On Wed, 24 Apr 2002, Geoffrey Hausheer wrote: [...]
One answer is not to test this, since it is not documented what the result will be, but the OSes certainly behave differently, and it is possible that some program takes advantage of this. I'm sure there are other similar cases, and I'd like to know (in general) what the right solution will be.
Undocumented behavior should not be tested for unless an application depends on that behavior. Our goal is not to make a clone of a specific version of Windows but to be able to run Windows applications on Unix.
Testing undocumented behavior should only be done if you know of an application that depends on this behavior, and then that application should be mentioned in the test.
I'm probably making a mountain out of a molehill, and I'll just try modifying my tests to work the way Alexandre proposes. I'm just afraid this is setting additonal obstacles for (non Wine) developers to write regression tests.
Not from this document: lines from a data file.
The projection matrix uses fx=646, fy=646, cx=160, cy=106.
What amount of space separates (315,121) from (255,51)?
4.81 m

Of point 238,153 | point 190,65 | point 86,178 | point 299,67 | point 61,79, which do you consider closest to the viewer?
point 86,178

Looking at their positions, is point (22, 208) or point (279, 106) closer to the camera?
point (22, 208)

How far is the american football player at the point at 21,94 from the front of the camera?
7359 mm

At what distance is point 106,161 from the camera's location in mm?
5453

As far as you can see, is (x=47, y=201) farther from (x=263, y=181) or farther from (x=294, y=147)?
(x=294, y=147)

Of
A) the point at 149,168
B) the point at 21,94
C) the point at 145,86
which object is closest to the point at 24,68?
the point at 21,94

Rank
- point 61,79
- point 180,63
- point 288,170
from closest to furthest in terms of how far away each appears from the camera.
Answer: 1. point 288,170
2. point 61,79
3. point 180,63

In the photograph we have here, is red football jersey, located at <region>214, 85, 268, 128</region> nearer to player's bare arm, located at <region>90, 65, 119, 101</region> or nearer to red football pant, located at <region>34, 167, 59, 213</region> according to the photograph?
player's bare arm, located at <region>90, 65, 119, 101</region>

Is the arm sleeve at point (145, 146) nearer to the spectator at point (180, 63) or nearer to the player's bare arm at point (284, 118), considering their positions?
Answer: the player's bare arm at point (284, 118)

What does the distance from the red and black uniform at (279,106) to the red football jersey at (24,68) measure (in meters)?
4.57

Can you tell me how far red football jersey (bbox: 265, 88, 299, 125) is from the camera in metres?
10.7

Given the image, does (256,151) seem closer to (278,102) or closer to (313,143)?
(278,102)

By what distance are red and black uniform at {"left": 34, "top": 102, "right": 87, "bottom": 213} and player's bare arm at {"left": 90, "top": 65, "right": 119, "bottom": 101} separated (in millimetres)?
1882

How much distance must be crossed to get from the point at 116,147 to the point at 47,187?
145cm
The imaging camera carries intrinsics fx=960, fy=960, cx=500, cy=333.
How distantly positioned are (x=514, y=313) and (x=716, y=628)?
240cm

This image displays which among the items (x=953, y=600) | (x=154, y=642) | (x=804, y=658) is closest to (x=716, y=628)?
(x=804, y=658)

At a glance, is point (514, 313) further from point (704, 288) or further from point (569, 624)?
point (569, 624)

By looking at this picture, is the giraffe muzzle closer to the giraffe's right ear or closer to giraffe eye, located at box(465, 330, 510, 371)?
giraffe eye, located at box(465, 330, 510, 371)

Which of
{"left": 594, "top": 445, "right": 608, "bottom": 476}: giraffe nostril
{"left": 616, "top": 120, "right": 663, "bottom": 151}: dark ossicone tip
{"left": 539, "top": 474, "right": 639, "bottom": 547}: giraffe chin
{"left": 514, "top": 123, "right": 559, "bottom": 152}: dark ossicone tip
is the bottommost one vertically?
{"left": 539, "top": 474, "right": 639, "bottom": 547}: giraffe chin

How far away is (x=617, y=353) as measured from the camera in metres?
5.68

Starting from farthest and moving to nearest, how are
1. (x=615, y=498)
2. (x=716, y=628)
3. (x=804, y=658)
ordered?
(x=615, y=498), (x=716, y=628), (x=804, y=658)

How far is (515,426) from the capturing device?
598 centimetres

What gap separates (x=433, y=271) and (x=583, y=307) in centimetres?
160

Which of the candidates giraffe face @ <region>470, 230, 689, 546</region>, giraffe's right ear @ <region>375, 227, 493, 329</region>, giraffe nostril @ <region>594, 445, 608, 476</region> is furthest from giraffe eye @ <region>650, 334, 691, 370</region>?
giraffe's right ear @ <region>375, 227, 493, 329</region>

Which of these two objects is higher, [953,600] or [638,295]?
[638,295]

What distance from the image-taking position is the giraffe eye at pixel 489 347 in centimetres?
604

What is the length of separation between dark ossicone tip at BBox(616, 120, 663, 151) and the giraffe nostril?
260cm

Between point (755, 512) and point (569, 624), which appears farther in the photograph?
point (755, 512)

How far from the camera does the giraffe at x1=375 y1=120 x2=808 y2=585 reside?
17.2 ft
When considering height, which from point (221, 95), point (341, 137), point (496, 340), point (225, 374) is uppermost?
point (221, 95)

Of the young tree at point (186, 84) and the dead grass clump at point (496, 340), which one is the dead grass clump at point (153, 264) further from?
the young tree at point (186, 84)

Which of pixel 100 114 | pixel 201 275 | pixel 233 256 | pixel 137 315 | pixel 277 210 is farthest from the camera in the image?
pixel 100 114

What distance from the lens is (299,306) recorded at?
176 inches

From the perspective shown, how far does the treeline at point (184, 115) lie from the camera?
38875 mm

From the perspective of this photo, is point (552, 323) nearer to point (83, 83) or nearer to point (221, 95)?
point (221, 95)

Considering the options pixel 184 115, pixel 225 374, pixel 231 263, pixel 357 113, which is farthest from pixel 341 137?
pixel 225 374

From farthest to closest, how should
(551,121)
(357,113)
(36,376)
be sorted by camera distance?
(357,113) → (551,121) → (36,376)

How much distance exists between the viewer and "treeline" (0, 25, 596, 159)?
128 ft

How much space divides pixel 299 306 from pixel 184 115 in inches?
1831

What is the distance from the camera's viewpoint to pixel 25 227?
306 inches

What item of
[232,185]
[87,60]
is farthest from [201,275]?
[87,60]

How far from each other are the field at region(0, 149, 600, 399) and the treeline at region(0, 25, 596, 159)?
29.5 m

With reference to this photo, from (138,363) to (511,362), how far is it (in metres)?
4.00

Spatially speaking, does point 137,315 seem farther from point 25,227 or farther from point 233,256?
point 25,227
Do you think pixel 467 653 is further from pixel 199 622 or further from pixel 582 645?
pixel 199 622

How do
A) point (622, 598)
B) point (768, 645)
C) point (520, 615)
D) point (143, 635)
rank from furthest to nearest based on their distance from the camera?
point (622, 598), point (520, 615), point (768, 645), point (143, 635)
I don't think it does. If you only have access to Win98, the only way to write a test that is sure to work on all Windows platforms is to do:
if (version==win98) { do_test(); }
As you pointed out, because Win98 behaves a given (possibly documented) way does not mean that Win95 / NT4 / Win XP are going to behave the exact same way. But if you write tests in this fashion,~ it will be pretty much impossible to detect cases where different Windows versions diverge. So the best way to deal with that is to just do the test on all platforms, and rely on people who have access to platforms to which you don't have access, to come and fix the test so that it also works on their platform. This is, after all, the open-source way.